Goshen News, Goshen, IN

December 21, 2009

After 60 years of writing, pen pals finally meet

By JESSE DAVIS

For two pen pals, the world just got a little smaller.

While a young child attending Yellow Creek Mennonite Church, Goshen resident Lucille Jackson, then 11 or 12 years old, picked a name out of the Words of Cheer Sunday school newsletter and began a relationship on paper with Canadian Verda Cook of Kitchener, Ontario. The pair wrote back and forth, talking about school, family and life in general. More than 60 years later, the two have finally met face to face.

“When our son and family moved to Chicago three years ago, I thought of contacting Lucille and asking if we could meet,” Cook said. “However, if we were not flying in to Chicago, our driving schedule did not allow for a side trip. After Lucille’s husband’s death and my husband having emergency triple-bypass surgery, I felt life was too short to say ‘next time we go to Chicago I’ll call Lucille.’”

Jackson’s interest was also piqued by the idea.

“I thought it was great,” Jackson said. “You always wonder what they look like, you know, and sound like. I thought it was a lovely idea.”

Over the following days, the two corresponded about meeting, deciding the best spot would be Das Dutchman Essenhaus. Cook sent Jackson an e-mail with a picture of her and her husband and a note on what they would be wearing so she could recognize them.

“They came through the door and they were just kind of standing there and I said ‘well hello there,’ and she turned around and I told her who I was and we gave each other a big hug,” Jackson said.

“I felt very welcome by the way Lucille greeted me,” Cook said. “This was not as though we had been out of touch for many years and then rediscovered each other. It was like meeting the next-door neighbor for coffee, except that I had never seen this next-door neighbor.”

She was exuberant about the hour the two spent together at the restaurant, chatting while enjoying coffee and dessert.

“It was a wonderful experience,” Cook said. “Now I can put a face to a name. The correspondence will be much more meaningful and feel much more personal from now on.”

After saying their goodbyes, the Cooks parted ways with Jackson and her friend and fellow Goshen resident Betty Leinbach — who had gone along with Jackson — and headed home.

For Jackson, the years-long relationship, even though they only just met, has meant much to her.

“It’s fantastic,” Jackson said. “I just never dreamt it would go on so long.
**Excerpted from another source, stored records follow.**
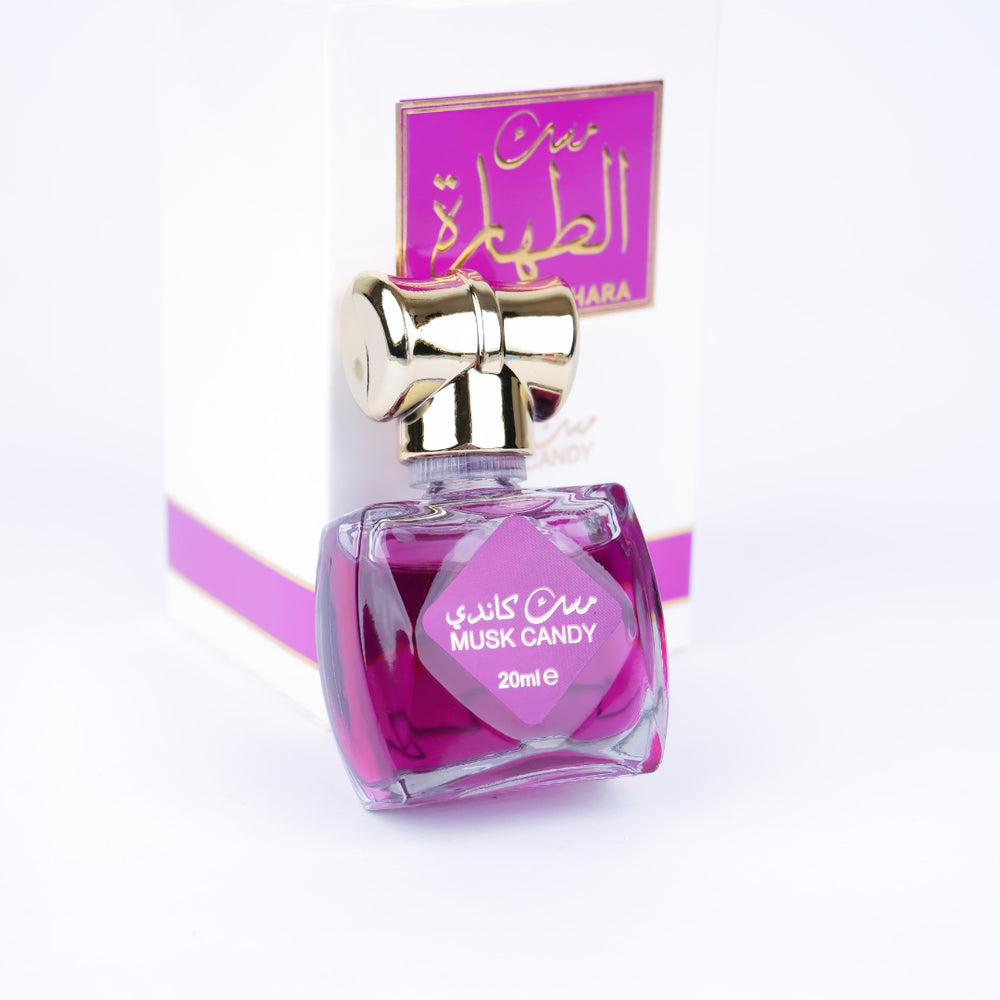 MUSK AL ATAHARA | MUSK CANDY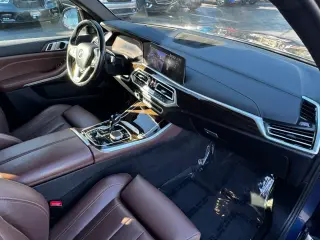 2020 BMW X5
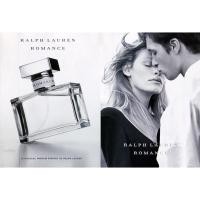 ราคา น้ำหอมRALPH LAUREN ROMANCE 7ml (14659152)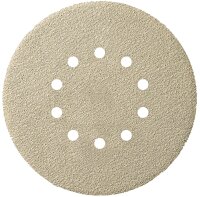 Schleifscheibe Klingspor PS33CKØ 225 mm, GLS 52...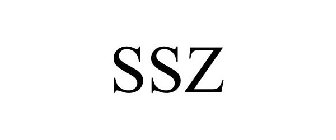 SSZ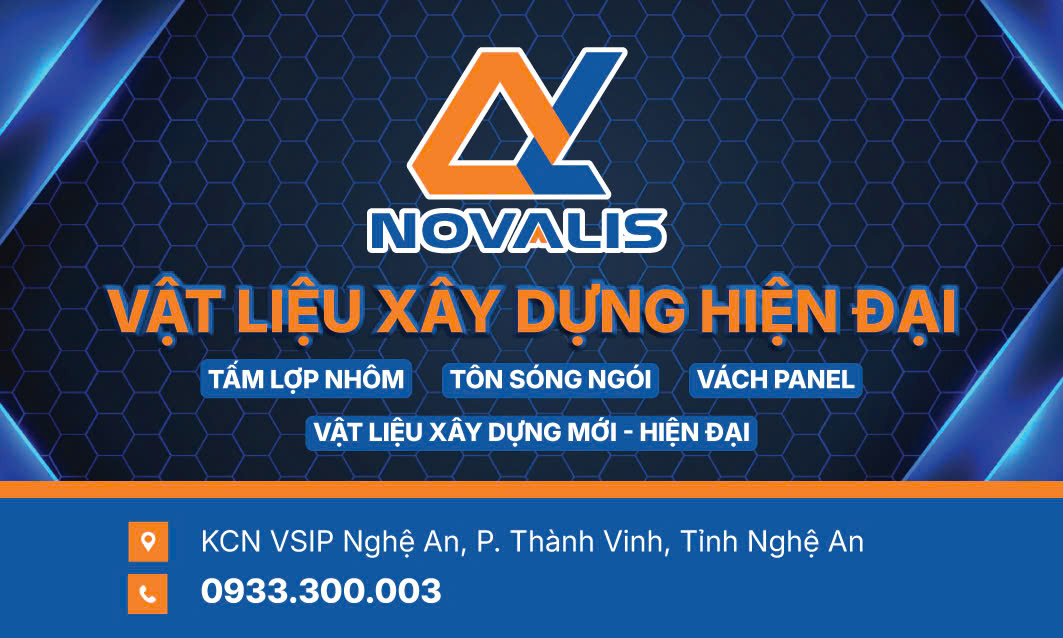 Thiết kế namecard - danh thiếp cho doanh nghiệp tôn sắt thép - Ảnh 3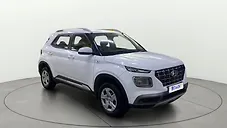 Used Hyundai Venue S 1.2 Petrol in Indore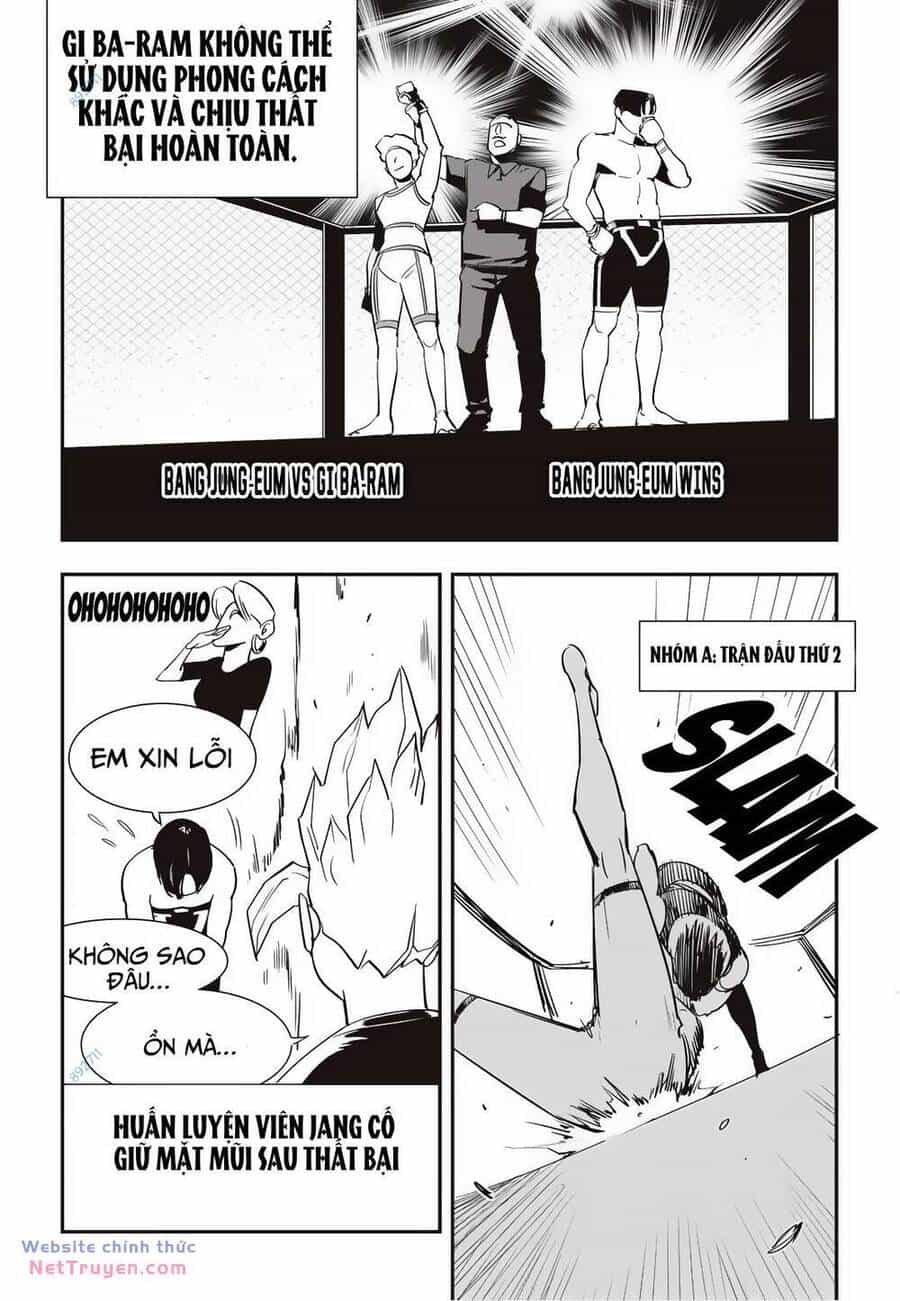 Fight Class 3 - Chương 23 - ảnh 29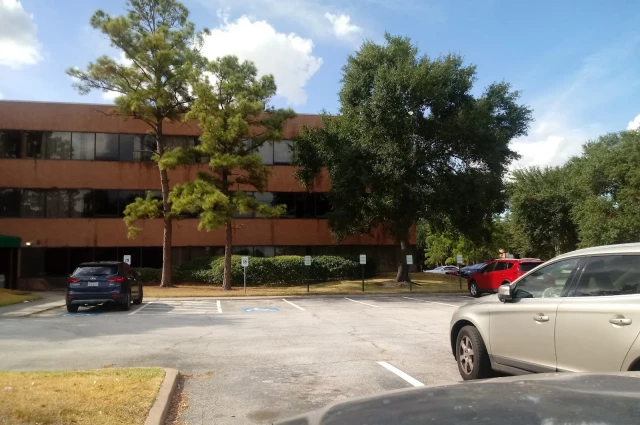 Intracare North Hospital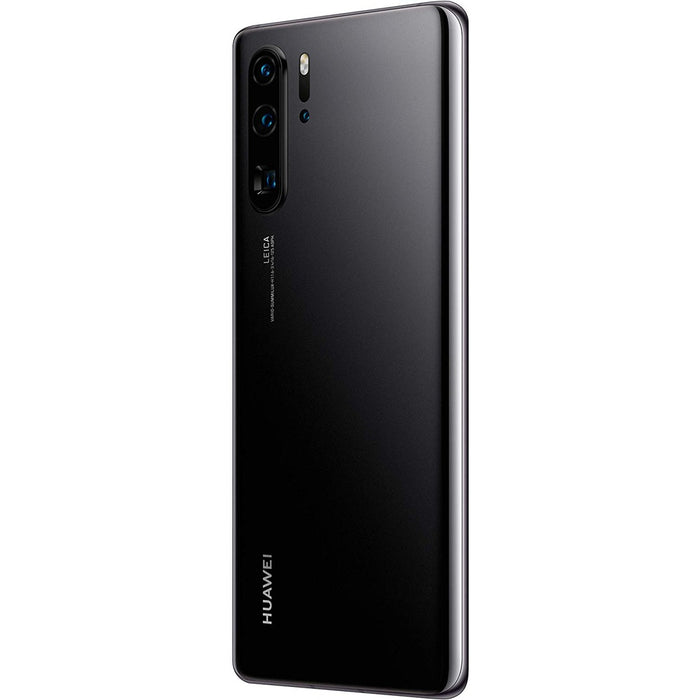 Huawei P30 Pro Dual-SIM 128GB Black 8GB RAM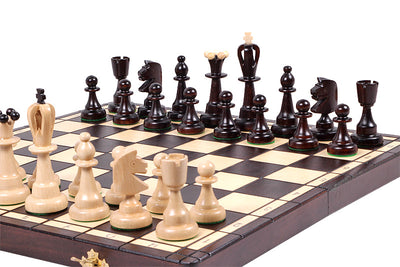 Ace Chess Set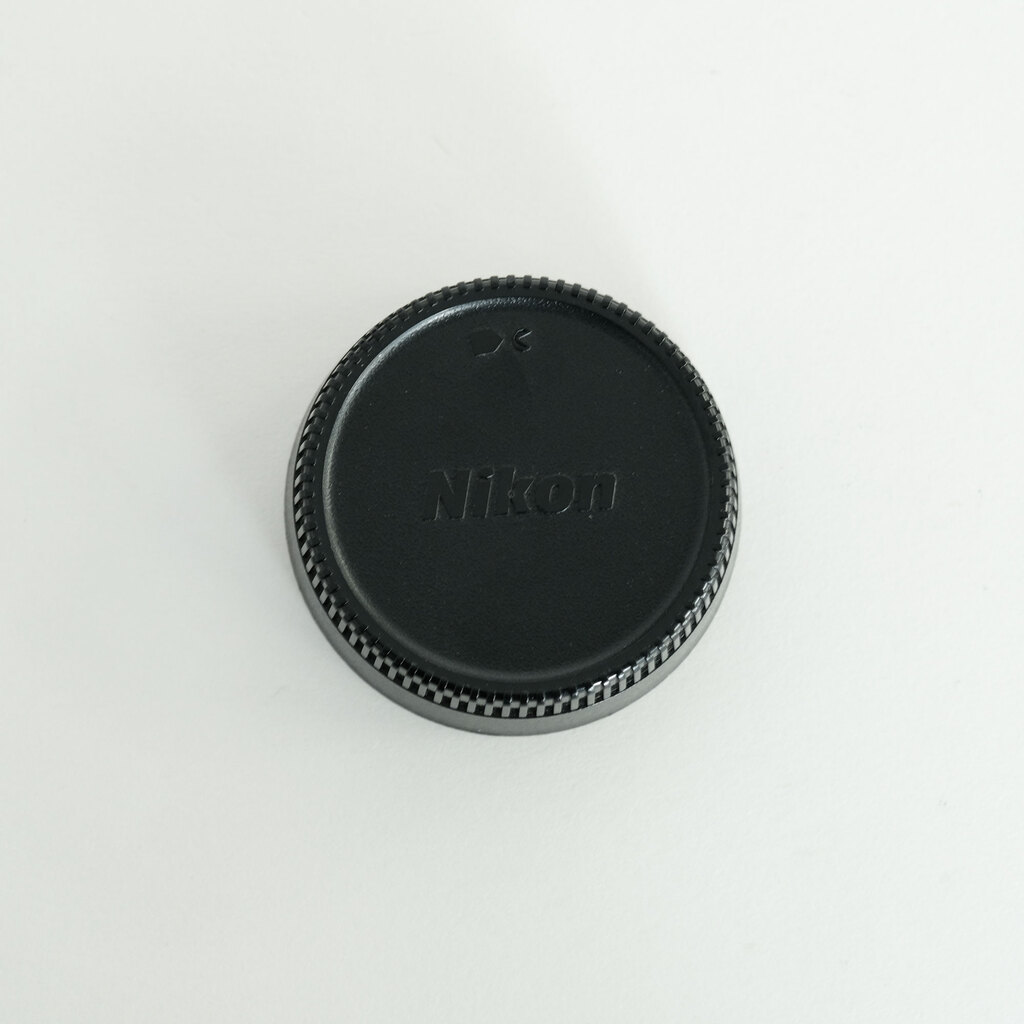 Nikon AF-S NIKKOR 50mm f/1.4G Nikon AF-S NIKKOR 50mm f/1.4G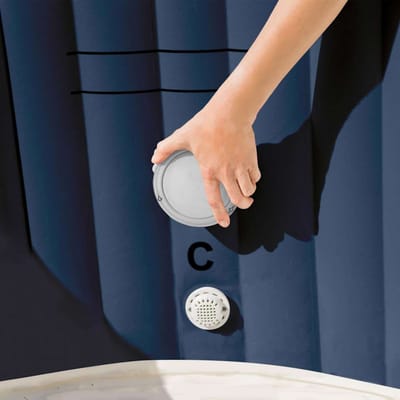 INTEX Hottub-verlichting LED meerkleurig 28504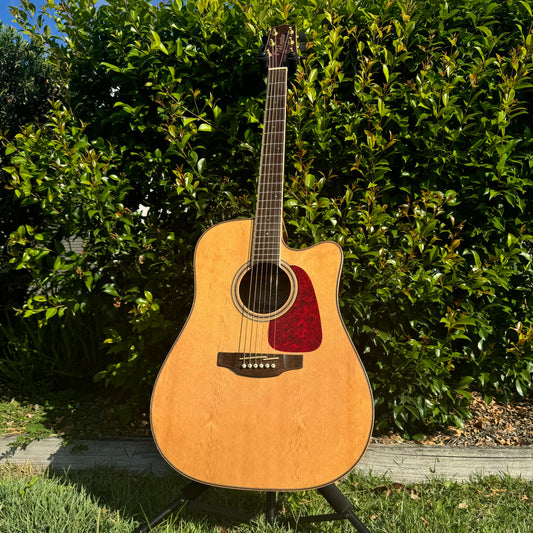 Takamine GD93CE-NAT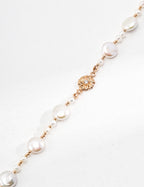 Sol Pearl Necklace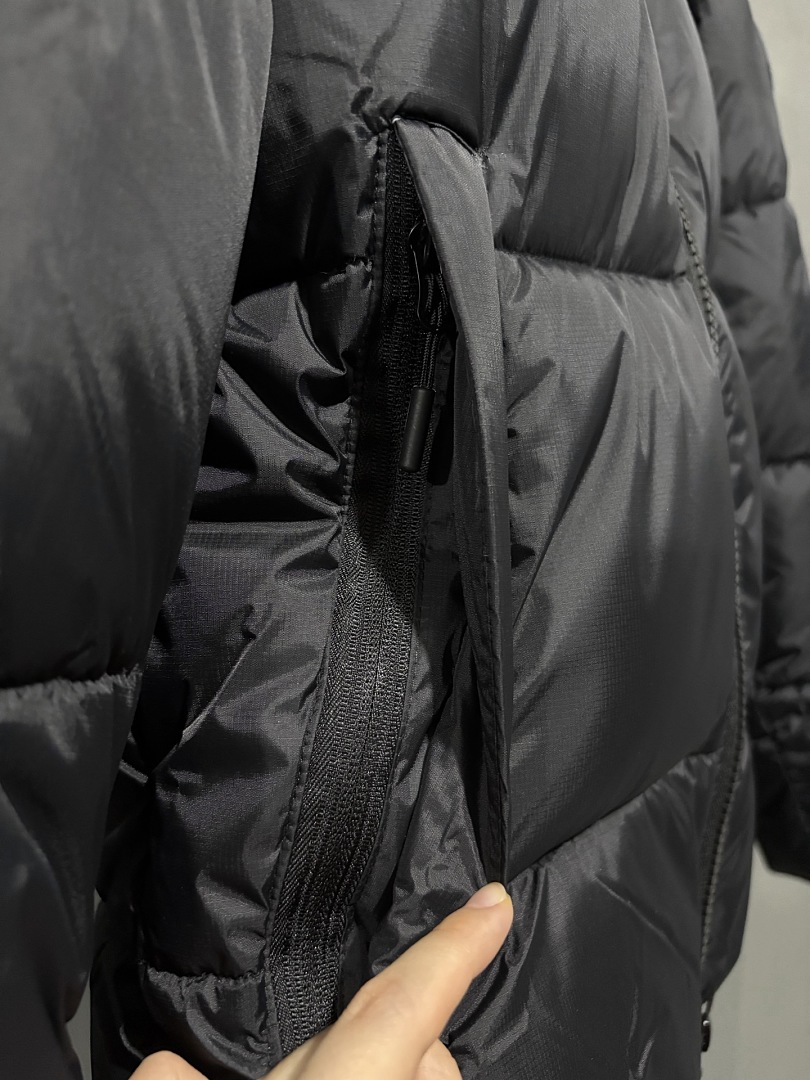 Canada Goose — מעיל פוך · ZT14058 — תמונה 11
It’s almost like having another sister. If I’d have known it would last so long I would have saved the letters and pictures and everything, but I’m not a pack rat.”

Neither Jackson nor Cook were the other’s only pen pal. In fact, Jackson said that of Cook’s pen pals, she was the last one Cook hadn’t met in person. Jackson’s other pen pals have included a nurse who works at Riley Children’s Hospital in Indianapolis who she met while her son was being treated for bone cancer in the late 1970s.

“I also wrote to one in France, but that fizzled out after about a year and a half or so, which is what most of them do eventually, but for some reason this one (with Cook) kept on going,” Jackson said.

Nowadays Jackson isn’t so busy writing letters.

“I send a lot of cards,” Jackson said. “I don’t write a lot anymore. I go to write a letter and I sit there for two hours trying to figure out what to say on the page. That’s why it’s nice with the computer now, you can write just a little bit.”